Poverty and Hunger in Ghana and Africa
Poverty and hunger in Ghana pose present significant issues that harm millions of people in the country. With an estimated 24.2% of the population living below the poverty line on less than $1.90 a day, poverty in Ghana remains a persistent issue that impacts access to food, education and the necessary resources to live a healthy and fulfilling life. A common experience that results from living in extreme levels of poverty in Ghana and across the entire continent of Africa is hunger. The continent lacks food sovereignty. What this means is that most countries in Africa depend on other nations and imported resources to feed themselves. During a three-day Feed Africa Summit in January 2023, a conference held to find solutions to the hunger crisis in Africa, the African Development Bank Group chief stated that an estimated 283 million African people experience hunger daily.
Malnutrition in Ghana
Many countries that experience high levels of hunger also experience malnutrition.
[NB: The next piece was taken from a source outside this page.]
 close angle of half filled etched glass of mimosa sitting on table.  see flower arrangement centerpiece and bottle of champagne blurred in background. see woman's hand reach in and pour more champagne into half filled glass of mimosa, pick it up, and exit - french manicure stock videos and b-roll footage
Malnutrition occurs when the body is missing the required nutrients or when it has more than it needs. The World Health Organization (WHO) reports that malnutrition accounts for nearly half of all deaths among children under 5 years old. This is true in the case of Ghana where, in 2019, an estimated one in every ten children under 5 years old were underweight, with many not having access to diverse food groups that contain vital nutrients for physical development.
The Impact of the Russia-Ukraine Conflict
While Ghana is already a historically impoverished nation, the ongoing conflict between Russia and Ukraine has had a very negative economic impact on the country and the entire continent of Africa. One way in which the war has negatively impacted the continent is the rising price of food. These food prices are the result of African communities being dependent on imported goods from Russia and Ukraine, specifically wheat and sunflower products. In many regions of West Africa from 2019 to 2022, the percentage of people struggling with food insecurity rose from 10.7 million to 40.7 million.
The issue of an increasing number of individuals experiencing crisis is only expected to get worse as the conflict between Russia and Ukraine continues. This is due to agricultural activities being on hold, thereby stopping the exportation of goods that Ghana depends on. Beyond the Russia-Ukraine conflict impacting hunger in Ghana, there is also the issue of climate change that impacts the rain-fed crops which the country relies on.
The United Nations World Food Programme (WFP) uses food assistance to save lives during emergencies. Since its establishment in 1961, the organization has helped millions of people across different countries to achieve greater levels of food security. In Ghana, WFP focuses on preventing a specific form of malnutrition known as stunting. Stunting occurs when growth is hindered due to poor nutrition. To address this issue, WFP in Ghana provides aid to pregnant women and children aged 6 months to 2 years, recognizing the first 1,000 days of life as the most critical period for establishing proper nutrition and laying a foundation for healthy growth.
The organization offers assistance to those in need by providing vouchers to mothers, enabling them to purchase nutritious food that might otherwise be inaccessible. Moreover, they collaborate with private organizations and government agencies to establish food supply chains and connect small farmers with larger processing firms. In addition, they have implemented a nationwide school feeding program that connects children with nutritious food at school, linking it directly to local agriculture.
The WFP, through its efforts, is working to combat malnutrition and promote food security in Ghana. While food insecurity is still a problem in the country, every step toward progress in the fight against it represents hope for Ghanaians.